Recurrent Neural Network-based Acute Concussion Classifier using Raw Resting State EEG Data

Abstract

ABSTRACTConcussion is a global health concern. Despite its high prevalence, a sound understanding of the mechanisms underlying this type of diffuse brain injury remains elusive. It is, however, well established that concussions cause significant functional deficits; that children and youths are disproportionately affected and have longer recovery time than adults; and recovering individuals are more prone to suffer additional concussions, with each successive injury increasing the risk of long term neurological and mental health complications. Currently, concussion management faces two significant challenges: there are no objective, clinically accepted, brain-based approaches for determining (i) whether an athlete has suffered a concussion, and (ii) when the athlete has recovered. Diagnosis is based on clinical testing and self-reporting of symptoms and their severity.
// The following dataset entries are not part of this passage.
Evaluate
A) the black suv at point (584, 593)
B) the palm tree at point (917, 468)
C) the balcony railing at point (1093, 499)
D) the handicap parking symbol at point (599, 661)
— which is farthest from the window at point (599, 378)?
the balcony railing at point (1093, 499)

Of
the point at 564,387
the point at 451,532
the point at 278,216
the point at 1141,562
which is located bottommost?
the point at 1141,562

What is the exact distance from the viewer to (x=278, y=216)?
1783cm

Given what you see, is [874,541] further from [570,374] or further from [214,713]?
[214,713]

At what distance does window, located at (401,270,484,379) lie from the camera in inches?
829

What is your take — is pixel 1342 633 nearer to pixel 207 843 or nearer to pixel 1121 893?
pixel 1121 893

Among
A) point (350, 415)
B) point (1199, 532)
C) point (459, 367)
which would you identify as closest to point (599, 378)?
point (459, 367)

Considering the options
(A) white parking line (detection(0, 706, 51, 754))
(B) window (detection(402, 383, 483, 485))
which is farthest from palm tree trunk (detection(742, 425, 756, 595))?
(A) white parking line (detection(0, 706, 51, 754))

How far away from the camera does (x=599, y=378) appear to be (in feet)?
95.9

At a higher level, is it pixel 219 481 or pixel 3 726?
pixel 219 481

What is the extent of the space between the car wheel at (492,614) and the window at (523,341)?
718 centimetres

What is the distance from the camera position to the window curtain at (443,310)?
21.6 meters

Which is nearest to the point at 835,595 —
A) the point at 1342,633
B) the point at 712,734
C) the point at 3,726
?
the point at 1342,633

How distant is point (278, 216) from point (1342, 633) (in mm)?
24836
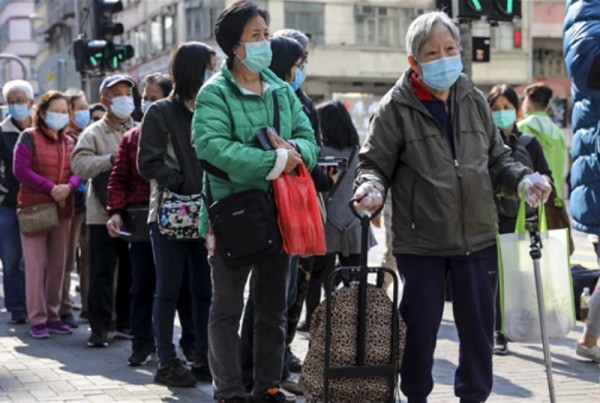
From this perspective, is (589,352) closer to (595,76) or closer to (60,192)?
(595,76)

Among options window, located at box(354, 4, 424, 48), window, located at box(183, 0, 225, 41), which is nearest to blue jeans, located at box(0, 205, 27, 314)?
window, located at box(183, 0, 225, 41)

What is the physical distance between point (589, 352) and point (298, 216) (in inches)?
115

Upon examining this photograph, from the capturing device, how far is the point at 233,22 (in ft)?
19.4

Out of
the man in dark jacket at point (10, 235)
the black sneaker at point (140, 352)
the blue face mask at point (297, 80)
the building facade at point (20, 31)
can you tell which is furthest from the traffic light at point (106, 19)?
the building facade at point (20, 31)

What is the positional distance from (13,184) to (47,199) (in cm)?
104

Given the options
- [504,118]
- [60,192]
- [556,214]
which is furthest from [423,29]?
[60,192]

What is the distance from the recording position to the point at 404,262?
17.3 ft

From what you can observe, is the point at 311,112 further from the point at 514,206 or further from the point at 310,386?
the point at 310,386

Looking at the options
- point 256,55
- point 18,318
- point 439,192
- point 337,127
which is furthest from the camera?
point 18,318

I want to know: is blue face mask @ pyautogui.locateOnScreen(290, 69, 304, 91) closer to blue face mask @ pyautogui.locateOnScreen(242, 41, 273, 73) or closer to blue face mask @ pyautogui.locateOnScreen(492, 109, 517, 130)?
blue face mask @ pyautogui.locateOnScreen(242, 41, 273, 73)

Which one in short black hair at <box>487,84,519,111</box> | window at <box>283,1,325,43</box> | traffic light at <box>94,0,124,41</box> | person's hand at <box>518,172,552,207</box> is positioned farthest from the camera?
window at <box>283,1,325,43</box>

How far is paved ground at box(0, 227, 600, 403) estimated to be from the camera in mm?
6703

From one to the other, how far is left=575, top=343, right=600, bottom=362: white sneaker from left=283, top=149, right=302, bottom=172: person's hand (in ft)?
9.79

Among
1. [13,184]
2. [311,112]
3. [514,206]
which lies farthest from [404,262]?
[13,184]
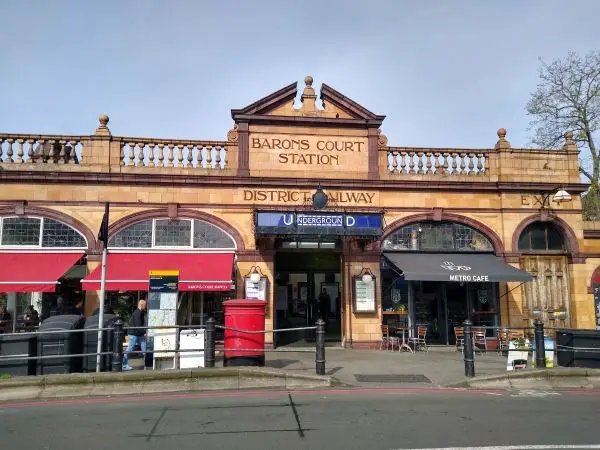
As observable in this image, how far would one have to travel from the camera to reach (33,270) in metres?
13.5

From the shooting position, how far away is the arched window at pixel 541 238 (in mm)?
16750

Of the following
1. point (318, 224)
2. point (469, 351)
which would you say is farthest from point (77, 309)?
point (469, 351)

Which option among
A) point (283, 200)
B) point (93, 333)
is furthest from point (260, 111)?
point (93, 333)

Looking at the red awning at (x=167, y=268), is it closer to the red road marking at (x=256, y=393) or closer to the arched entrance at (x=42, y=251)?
the arched entrance at (x=42, y=251)

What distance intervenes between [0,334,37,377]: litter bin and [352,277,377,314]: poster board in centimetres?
888

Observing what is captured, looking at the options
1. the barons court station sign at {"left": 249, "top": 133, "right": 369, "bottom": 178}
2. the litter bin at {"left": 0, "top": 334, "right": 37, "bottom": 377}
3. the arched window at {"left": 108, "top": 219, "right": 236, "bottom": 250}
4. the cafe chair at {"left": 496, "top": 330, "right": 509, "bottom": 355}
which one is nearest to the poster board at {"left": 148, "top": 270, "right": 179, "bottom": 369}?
the litter bin at {"left": 0, "top": 334, "right": 37, "bottom": 377}

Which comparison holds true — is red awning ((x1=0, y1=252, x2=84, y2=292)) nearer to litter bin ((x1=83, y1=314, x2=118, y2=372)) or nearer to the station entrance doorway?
litter bin ((x1=83, y1=314, x2=118, y2=372))

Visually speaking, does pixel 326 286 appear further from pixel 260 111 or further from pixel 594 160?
pixel 594 160

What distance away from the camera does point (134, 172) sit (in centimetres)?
1530

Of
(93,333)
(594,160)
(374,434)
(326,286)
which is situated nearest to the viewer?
(374,434)

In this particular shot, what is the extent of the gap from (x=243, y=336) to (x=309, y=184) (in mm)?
6650

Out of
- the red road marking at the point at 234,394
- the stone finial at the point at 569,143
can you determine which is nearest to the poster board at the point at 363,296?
the red road marking at the point at 234,394

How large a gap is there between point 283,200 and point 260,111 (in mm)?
2904

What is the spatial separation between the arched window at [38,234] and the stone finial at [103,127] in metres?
2.97
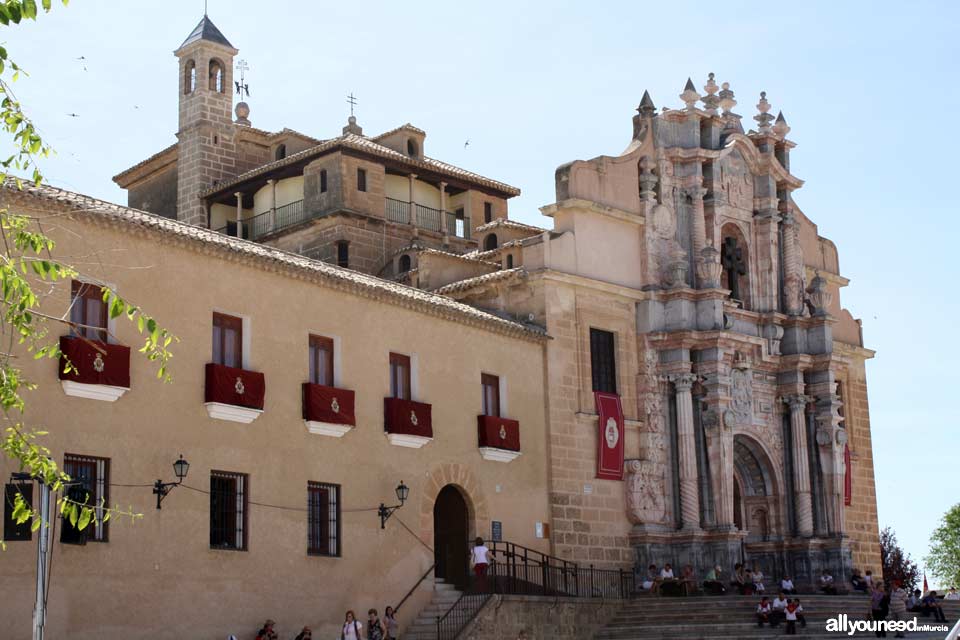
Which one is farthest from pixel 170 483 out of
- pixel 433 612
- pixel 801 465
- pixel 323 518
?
pixel 801 465

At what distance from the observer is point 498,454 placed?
102 feet

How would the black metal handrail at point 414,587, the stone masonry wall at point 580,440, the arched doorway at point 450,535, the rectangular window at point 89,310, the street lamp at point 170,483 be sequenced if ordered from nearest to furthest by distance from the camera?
1. the rectangular window at point 89,310
2. the street lamp at point 170,483
3. the black metal handrail at point 414,587
4. the arched doorway at point 450,535
5. the stone masonry wall at point 580,440

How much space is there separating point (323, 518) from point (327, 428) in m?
1.68

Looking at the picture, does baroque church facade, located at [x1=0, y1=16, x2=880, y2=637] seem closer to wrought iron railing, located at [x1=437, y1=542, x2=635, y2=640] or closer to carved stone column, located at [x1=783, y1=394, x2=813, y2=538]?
carved stone column, located at [x1=783, y1=394, x2=813, y2=538]

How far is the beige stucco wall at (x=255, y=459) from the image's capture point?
896 inches

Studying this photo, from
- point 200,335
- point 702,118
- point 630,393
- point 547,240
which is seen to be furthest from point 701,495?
point 200,335

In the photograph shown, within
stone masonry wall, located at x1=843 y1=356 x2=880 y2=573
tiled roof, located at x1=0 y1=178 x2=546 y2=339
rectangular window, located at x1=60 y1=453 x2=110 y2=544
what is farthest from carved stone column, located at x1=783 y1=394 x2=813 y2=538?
rectangular window, located at x1=60 y1=453 x2=110 y2=544

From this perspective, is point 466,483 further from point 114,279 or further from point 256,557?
point 114,279

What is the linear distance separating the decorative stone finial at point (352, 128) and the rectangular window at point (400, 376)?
15.7 m

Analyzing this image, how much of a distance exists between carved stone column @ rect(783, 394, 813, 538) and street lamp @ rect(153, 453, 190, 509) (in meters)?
19.1

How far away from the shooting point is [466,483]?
30203mm

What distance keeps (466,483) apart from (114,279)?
377 inches

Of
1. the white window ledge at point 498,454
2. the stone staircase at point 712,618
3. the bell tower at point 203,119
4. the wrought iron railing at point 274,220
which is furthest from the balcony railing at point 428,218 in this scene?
the stone staircase at point 712,618

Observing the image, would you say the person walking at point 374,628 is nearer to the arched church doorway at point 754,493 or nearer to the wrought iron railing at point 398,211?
the arched church doorway at point 754,493
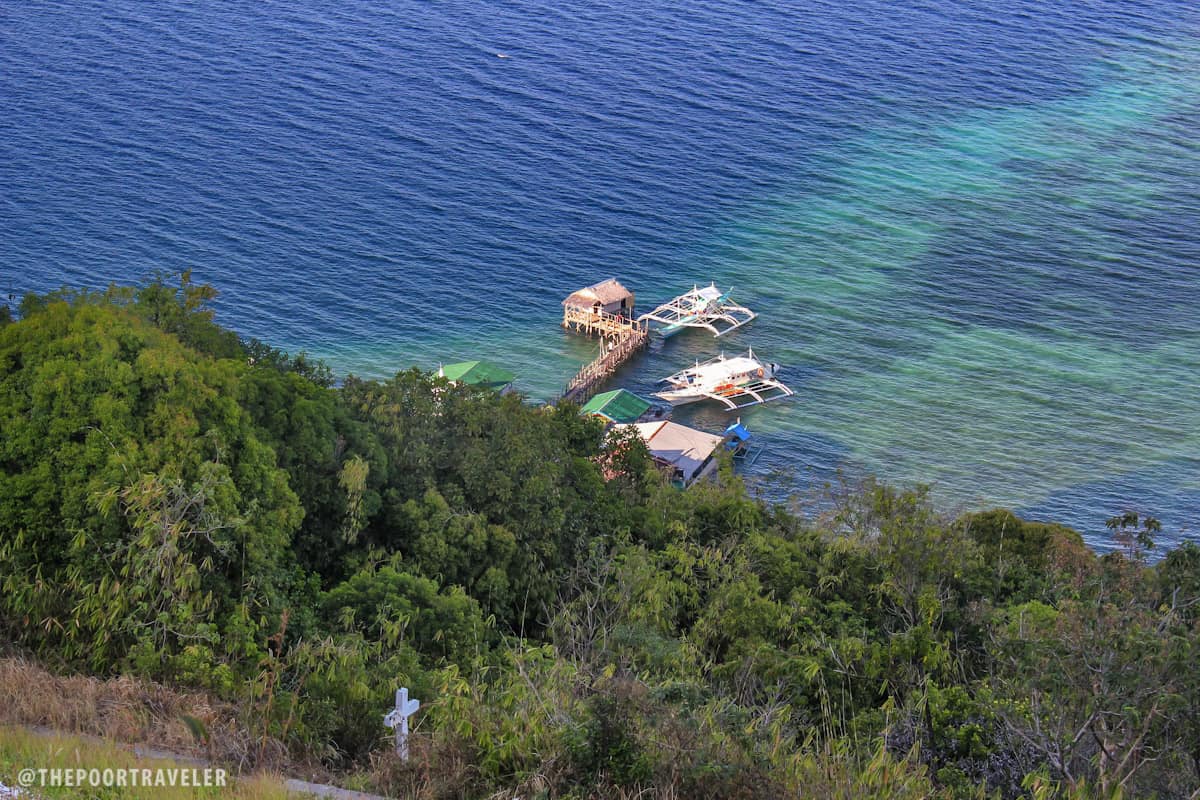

Self-reporting is highly subjective and symptoms only indirectly reflect the underlying brain injury. Here, we introduce a deep learning Long Short Term Memory (LSTM)-based recurrent neural network that is able to distinguish between healthy and acute post-concussed adolescent athletes using only a short (i.e. 90 seconds long) sample of resting state EEG data as input. The athletes were neither required to perform a specific task nor subjected to a stimulus during data collection, and the acquired EEG data was neither filtered, cleaned of artefacts, nor subjected to explicit feature extraction. The LSTM network was trained and tested on data from 27 male, adolescent athletes with sports related concussion, bench marked against 35 healthy, adolescent athletes. During rigorous testing, the classifier consistently identified concussions with an accuracy of >90% and its ensemble-median Area Under the Curve (AUC) corresponds to 0.971. This is the first instance of a high-performing classifier that relies only on easy-to-acquire resting state EEG data. It represents a key step towards the development of an easy-to-use, brain-based, automatic classification of concussion at an individual level.